The American Cancer Research Institute (AICR) has always recommended a low-fat diet, high in fruits, vegetables, and whole-grain products for cancer survivors. It also considers adequate levels of major macronutrients and various vitamins and minerals necessary to maintain health (59). During cancer treatments with chemotherapy or radiotherapy, patients often experience nausea, vomiting, diarrhea, and loss of appetite, leading to fewer food combinations and weight loss (60). Supplementation with essential vitamins and minerals may seem desirable, but it may not always. Food interactions with treatment may affect the outcome of treatment. Of particular concern here are dietary supplements with antioxidant properties, but supplements without antioxidant properties may also affect the effectiveness of cancer treatment (61). Many non-oxidant supplements are widely consumed by cancer patients, although their effects on the effectiveness of chemotherapy treatments are controversial. Vitamin D is one of the non-oxidant vitamins that is probably useful in cancer treatment (62). It has been observed that vitamin D receptor (VDR) is expressed significantly in the immune system, raising the possibility that vitamin D and similar may have immunomodulating activity (63). Cell studies state that vitamin D modulates the activity of various defense and immune cells including blood monocytes, macrophages, antigen-providing cells, and activated CD4+ T cells or epithelial cells (64, 65). In general, vitamin D metabolites have significant anti-neoplastic activity in clinical models. The immune system is a suitable target for the anti-neoplastic effects of vitamin D. Vitamin D receptor (VDR) is expressed in different immune cells. Vitamin D can have inhibitory effects on chronic inflammation, resulting in the proliferation of immune cells. Also, it is suggested that some types of cancer may be more sensitive to the effects of vitamin D supplementation than others (66).

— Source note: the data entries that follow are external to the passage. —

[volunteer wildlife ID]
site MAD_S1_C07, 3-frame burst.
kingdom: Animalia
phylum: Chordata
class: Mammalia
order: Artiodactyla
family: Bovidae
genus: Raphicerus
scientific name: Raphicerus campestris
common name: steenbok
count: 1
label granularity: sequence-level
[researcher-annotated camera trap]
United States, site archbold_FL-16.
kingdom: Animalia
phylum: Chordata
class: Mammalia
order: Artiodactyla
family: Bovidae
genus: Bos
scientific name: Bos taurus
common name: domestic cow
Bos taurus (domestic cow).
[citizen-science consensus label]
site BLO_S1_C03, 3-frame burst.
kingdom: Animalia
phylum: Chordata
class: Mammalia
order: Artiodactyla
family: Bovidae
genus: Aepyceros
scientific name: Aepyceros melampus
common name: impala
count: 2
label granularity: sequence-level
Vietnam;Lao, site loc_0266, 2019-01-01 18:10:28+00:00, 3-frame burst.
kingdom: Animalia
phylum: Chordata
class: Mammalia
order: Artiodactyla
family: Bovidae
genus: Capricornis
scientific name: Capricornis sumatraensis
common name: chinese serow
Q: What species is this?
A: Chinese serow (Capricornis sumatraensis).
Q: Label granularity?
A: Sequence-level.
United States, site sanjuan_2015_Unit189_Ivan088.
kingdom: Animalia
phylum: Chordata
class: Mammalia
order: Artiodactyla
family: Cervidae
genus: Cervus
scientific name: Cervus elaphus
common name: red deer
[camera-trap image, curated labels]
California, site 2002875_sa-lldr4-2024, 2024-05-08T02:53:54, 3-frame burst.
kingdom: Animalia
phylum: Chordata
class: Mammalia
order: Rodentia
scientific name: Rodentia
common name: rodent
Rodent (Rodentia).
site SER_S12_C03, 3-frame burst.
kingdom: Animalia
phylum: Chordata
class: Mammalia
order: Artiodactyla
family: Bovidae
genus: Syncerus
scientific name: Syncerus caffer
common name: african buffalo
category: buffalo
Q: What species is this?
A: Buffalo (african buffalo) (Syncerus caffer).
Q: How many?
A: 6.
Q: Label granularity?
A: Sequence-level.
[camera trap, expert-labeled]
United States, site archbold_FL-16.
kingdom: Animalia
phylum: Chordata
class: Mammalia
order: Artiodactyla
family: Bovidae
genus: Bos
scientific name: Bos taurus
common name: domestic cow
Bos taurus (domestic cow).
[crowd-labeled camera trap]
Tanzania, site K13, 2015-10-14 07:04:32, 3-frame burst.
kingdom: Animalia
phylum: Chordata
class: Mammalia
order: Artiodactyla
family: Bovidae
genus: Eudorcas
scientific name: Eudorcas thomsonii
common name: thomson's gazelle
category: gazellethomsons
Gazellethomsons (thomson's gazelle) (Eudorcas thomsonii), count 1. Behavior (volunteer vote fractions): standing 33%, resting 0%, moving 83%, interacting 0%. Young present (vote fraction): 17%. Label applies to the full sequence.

Another supplement that has been considered in cancer research is selenium (67). Selenium is an essential component in several major metabolic pathways, including the antioxidant defense system and the immune system. Selenium is incorporated into 30 different selenoproteins (68). Selenoproteins play an important role in antioxidant and DNA stability and may have anti-cancer effects. Also, selenium is involved in cell proliferation and apoptotic cell death in healthy and malignant cells. Low selenium levels are associated with a high prevalence of several different types of cancer and cancer mortality (69). Also, the effects of foods and supplements such as omega 3, vitamins E and C on the immune system responses in cancer have been specifically considered and confirmed. However, due to the stage and treatments related to cancer, the use of various supplements has always been cautious. Antioxidants are not always effective during cancer treatment, and also higher doses of some supplements may cause side effects. In the following, we discussed the possible effects of some supplements in combination with exercise training as a possible modulator and the possible effects in the COVID-19.
Discussion
Limited studies have been performed on the combined effects of dietary supplementation and regular physical exercise on the prevention and treatment of COVID-19. It seems that regular physical exercise and dietary intake of functional compounds as two main parts of a proper lifestyle that can prevent severe cases of this disease. Also, it is shown that patients with chronic disease are susceptible to severe cases of COVID-19, and a combination of exercise and proper nutrition have always been effective in reducing some chronic diseases (70). So, one of the main considerations would be lifestyle changes, including increasing physical exercise and intake of functional compounds to improve immune function and induce antiviral effects. Cancer patients as one of the chronic diseases are involved in more severe cases of COVID-19 (71). It is probable that some dietary supplements especially in high doses with anti-inflammatory and antioxidant effects can interfere with cancer treatment. Combining exercise training with dietary supplements can be effective in modulating the effects of supplements in these patients and improve immune system’s response to infectious diseases, especially COVID-19.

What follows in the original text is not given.